§ GIVEN TASK:
Can you give the lines below as a JSON list of strings, one string per line, with blank lines skipped and the picture left out?
>>>
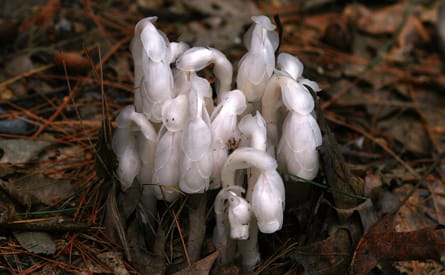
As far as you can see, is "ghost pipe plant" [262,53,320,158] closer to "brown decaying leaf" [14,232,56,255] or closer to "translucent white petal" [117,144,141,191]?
"translucent white petal" [117,144,141,191]

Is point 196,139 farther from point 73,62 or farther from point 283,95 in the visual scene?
point 73,62

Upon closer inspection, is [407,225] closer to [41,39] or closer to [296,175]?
[296,175]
<<<
§ SOLUTION TO THE EXERCISE:
[
  "As far as you can see, is \"ghost pipe plant\" [262,53,320,158] closer to \"brown decaying leaf\" [14,232,56,255] or closer to \"translucent white petal\" [117,144,141,191]?",
  "\"translucent white petal\" [117,144,141,191]",
  "Is point 196,139 farther from point 73,62 or farther from point 283,95 in the visual scene?",
  "point 73,62",
  "Upon closer inspection, is [407,225] closer to [41,39] or closer to [296,175]?",
  "[296,175]"
]